ー前田は相変わらずすげぇな…アップなのにぶっ飛ばしてやがるー
そうか。今はトラックにいるのか。しかし、流石にトラックに入り込むのは気が引ける。あいつが休むまで待つか。
約10分後。ずっと施設内で待っていると、そこに京也がやって来た。そして、控室に入っていった。鍵をかけたらしいが、無駄だ。僕は瞬間移動で控室に突入した。
「うわぁぁぁあああ!」
突然現れた僕に京也は腰を抜かして叫んだ。まあ当然の反応だ。そして、暫く唖然としていた京也だったが、僕の顔をまじまじと見ていると、立ち上がって言った。
「お、お前。紫苑か?日向紫苑じゃないか?」
「ふっ、覚えてたのか。僕なんか忘れられてるもんかと思ってたが。お前は世界の有名人だもんな」
皮肉を込めて言ったつもりだが、通じていないようだ。ゼノンの力で勝てているってのに。京也は黒と青のラインの入った特徴的なスパイクの手入れを始めた。なんだ、瞬間移動してきたというのにあまり驚いてない。

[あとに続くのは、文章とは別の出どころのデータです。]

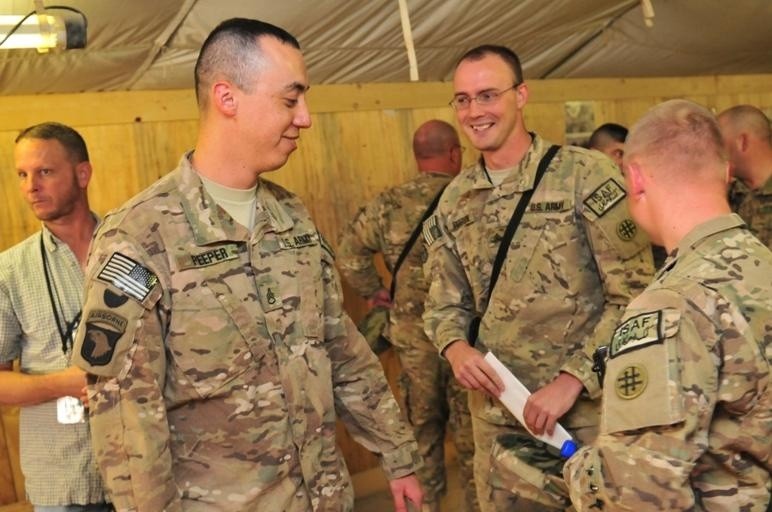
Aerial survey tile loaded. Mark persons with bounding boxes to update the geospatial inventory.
[582,123,630,177]
[419,44,656,512]
[0,121,118,512]
[577,96,771,512]
[713,103,771,253]
[333,117,485,510]
[68,14,426,512]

「それで、何で俺の所に来たんだよ。三年ぐらい会ってなかったのに」
「そうだな。三年会ってないから会いに来たんだよ」
「へっ、豪い饒舌になったもんだな。中学生の頃は全然喋らなかったのにな」
「まあ…そうだな」
そういえば、自分でもよく喋るようになった気がする。これもあいつらとの出会いのせいだろうか。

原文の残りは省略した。